### [Given exercise]
Please copy out the lines below, swapping "hardwood flooring plank" for "wooden floorboard" and leaving everything else untouched.

(Scene question records)
* * * *
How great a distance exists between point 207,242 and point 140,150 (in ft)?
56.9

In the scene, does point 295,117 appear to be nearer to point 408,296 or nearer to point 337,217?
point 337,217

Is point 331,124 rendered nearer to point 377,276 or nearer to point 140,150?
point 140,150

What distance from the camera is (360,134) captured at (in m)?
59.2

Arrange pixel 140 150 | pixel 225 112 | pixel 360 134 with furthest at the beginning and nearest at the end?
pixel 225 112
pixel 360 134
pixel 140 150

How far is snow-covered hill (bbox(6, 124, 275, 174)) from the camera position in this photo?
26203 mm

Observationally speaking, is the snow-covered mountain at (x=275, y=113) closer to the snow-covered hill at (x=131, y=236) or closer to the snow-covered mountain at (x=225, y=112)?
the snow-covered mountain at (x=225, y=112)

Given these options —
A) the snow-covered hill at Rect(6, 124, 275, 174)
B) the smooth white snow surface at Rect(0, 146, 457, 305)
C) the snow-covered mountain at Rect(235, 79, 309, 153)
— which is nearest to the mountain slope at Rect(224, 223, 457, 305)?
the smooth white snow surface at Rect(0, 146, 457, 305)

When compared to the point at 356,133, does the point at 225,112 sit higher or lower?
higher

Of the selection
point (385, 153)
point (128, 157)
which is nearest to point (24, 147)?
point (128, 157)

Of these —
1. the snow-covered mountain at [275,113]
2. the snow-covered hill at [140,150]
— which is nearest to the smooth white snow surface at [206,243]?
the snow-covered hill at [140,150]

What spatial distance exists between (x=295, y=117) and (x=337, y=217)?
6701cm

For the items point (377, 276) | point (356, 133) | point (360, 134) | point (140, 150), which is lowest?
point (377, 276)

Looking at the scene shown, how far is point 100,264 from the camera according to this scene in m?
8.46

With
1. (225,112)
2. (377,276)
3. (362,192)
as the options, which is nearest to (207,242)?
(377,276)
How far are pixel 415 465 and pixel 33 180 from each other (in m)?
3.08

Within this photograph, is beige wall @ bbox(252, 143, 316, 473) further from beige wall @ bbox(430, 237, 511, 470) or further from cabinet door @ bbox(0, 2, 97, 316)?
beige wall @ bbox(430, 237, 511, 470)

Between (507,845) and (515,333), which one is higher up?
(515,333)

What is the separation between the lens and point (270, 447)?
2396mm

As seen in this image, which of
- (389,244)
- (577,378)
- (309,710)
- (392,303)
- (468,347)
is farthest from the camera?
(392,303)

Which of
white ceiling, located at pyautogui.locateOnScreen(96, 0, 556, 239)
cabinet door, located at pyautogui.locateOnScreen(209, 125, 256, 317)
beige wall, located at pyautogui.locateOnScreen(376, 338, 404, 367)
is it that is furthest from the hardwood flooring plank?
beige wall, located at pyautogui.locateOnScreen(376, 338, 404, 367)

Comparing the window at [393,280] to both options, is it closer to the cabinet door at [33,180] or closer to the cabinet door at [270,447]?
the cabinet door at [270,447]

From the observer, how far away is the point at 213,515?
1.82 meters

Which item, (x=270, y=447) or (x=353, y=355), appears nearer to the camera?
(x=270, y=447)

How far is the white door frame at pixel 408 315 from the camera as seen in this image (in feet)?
* * * *
### [In response]
How great a distance exists between point 207,242 and point 140,150 (in ft)?
56.9

In the scene, does point 295,117 appear to be nearer to point 408,296 or nearer to point 337,217?
point 337,217

Is point 331,124 rendered nearer to point 377,276 or nearer to point 140,150?
point 140,150

What distance from the camera is (360,134) captured at (in m)?
59.2

Arrange pixel 140 150 | pixel 225 112 | pixel 360 134 with furthest at the beginning and nearest at the end?
pixel 225 112
pixel 360 134
pixel 140 150

How far is snow-covered hill (bbox(6, 124, 275, 174)) from the camera position in this photo?
26203 mm

Observationally speaking, is the snow-covered mountain at (x=275, y=113) closer to the snow-covered hill at (x=131, y=236) or closer to the snow-covered mountain at (x=225, y=112)?
the snow-covered mountain at (x=225, y=112)

Given these options —
A) the snow-covered hill at Rect(6, 124, 275, 174)
B) the smooth white snow surface at Rect(0, 146, 457, 305)
C) the snow-covered mountain at Rect(235, 79, 309, 153)
— which is nearest to the mountain slope at Rect(224, 223, 457, 305)?
the smooth white snow surface at Rect(0, 146, 457, 305)

When compared to the point at 356,133, does the point at 225,112 sit higher or lower?
higher

Of the selection
point (385, 153)
point (128, 157)
which is nearest to point (24, 147)?
point (128, 157)

Of these —
1. the snow-covered mountain at [275,113]
2. the snow-covered hill at [140,150]
— which is nearest to the smooth white snow surface at [206,243]?
the snow-covered hill at [140,150]

What spatial distance exists between (x=295, y=117) and (x=337, y=217)?
6701cm

For the items point (377, 276) | point (356, 133) | point (360, 134) | point (140, 150), which is lowest?
point (377, 276)

Looking at the scene shown, how far is point 100,264 from the camera according to this scene in m?
8.46

With
1. (225,112)
2. (377,276)
3. (362,192)
as the options, which is nearest to (207,242)?
(377,276)
How far are pixel 415 465 and pixel 33 180 from each other (in m)?
3.08

Within this photograph, is beige wall @ bbox(252, 143, 316, 473) further from beige wall @ bbox(430, 237, 511, 470) or further from cabinet door @ bbox(0, 2, 97, 316)?
beige wall @ bbox(430, 237, 511, 470)

Between (507,845) and (515,333), which one is higher up?
(515,333)

What is the separation between the lens and point (270, 447)?
2396mm

As seen in this image, which of
- (389,244)
- (577,378)
- (309,710)
- (392,303)
- (468,347)
is farthest from the camera?
(392,303)

Which of
white ceiling, located at pyautogui.locateOnScreen(96, 0, 556, 239)
cabinet door, located at pyautogui.locateOnScreen(209, 125, 256, 317)
beige wall, located at pyautogui.locateOnScreen(376, 338, 404, 367)
is it that is furthest from the wooden floorboard?
beige wall, located at pyautogui.locateOnScreen(376, 338, 404, 367)

Comparing the window at [393,280] to both options, is it closer to the cabinet door at [33,180] or closer to the cabinet door at [270,447]?
the cabinet door at [270,447]

From the observer, how far away is the point at 213,515?
1.82 meters

Which item, (x=270, y=447) or (x=353, y=355), appears nearer to the camera?
(x=270, y=447)

How far is the white door frame at pixel 408 315 from the camera as seen in this image (in feet)?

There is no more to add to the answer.